サミットの議論やそれを踏まえた国際社会の今後の対応についての評価は別として、岸田文雄首相は今年に入りインド、ウクライナ、韓国などを訪問しており、サミットでの成果に結びつけたといえる。
一方、サミットの日程にぶつけるかたちで動いたのが中国だ。旧ソ連構成国でもあった中央アジア5カ国(カザフスタン、キルギス、タジキスタン、トルクメニスタンおよびウズベキスタン)との間で18~19日、初となる首脳会議を中国西部の西安市で開催した。中央アジアは中ロ両国にとっていわば“裏庭”ともいえる地域であり、非同盟中立を貫くトルクメニスタンを除く4カ国は上海協力機構(SCO)において中国・ロシアとの間で安全保障を中心に協力を深化させてきた関係にある。上海協力機構は例年6月ごろ(20~22年は秋)に会議を開催していたが、今年はG7サミット前の5月4,5日にインドで開催している。中央アジア諸国は安全保障面ではロシアとの関係を重視しつつ、経済面では中国との協力を推し進めてきた。

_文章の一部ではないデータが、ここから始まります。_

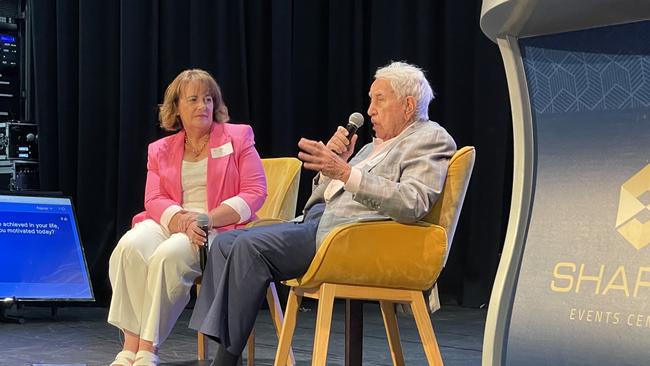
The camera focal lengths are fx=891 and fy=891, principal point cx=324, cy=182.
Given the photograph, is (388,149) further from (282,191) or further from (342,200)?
(282,191)

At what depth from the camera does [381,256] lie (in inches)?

中国も広域経済圏構想の「一帯一路」において、欧州との結節点として中央アジアを重視してきた。今回の中央アジア5カ国との首脳会議では、中国は貿易・金融・物流・エネルギーなどの面での協力強化も打ち出し、総額260億元(約5,200億円相当)の資金融資と無償援助を中央アジアに実施すると約束したほか、今後2年ごとに首脳会議を開催することを決定した。中央アジア諸国はウクライナ侵攻以降ロシアと一定の距離を置くようになっており、アメリカなども関与を強めようとするなか、中国が“裏庭”への影響力拡大を図ったものといえる。
2つのサミットについて中国ではどのように報道されているか。本日は閉幕翌日ということもあってか、G7サミットに関する記事が上位に表示されているニュースサイトはない一方、中央アジアとの首脳会議に関する記事が上位に掲載されていた。G7サミットに関しては、中国が参加していないにもかかわらず、コミュニケにおいて中国が21回も触れられていて中国から離れられずにいることを皮肉った記事が散見された。
ほか、開催反対デモの記事が目立つかたちで掲載されており、外交部報道官も関連のツイートを行っている。ほか、中国政府関連の動向としては、在日本中国大使館が20日、日本側に対してG7サミットにおいて中国に対しネガティブな動きが出ているとの「重大な懸念」を17日に伝えていたことをHPで公表している。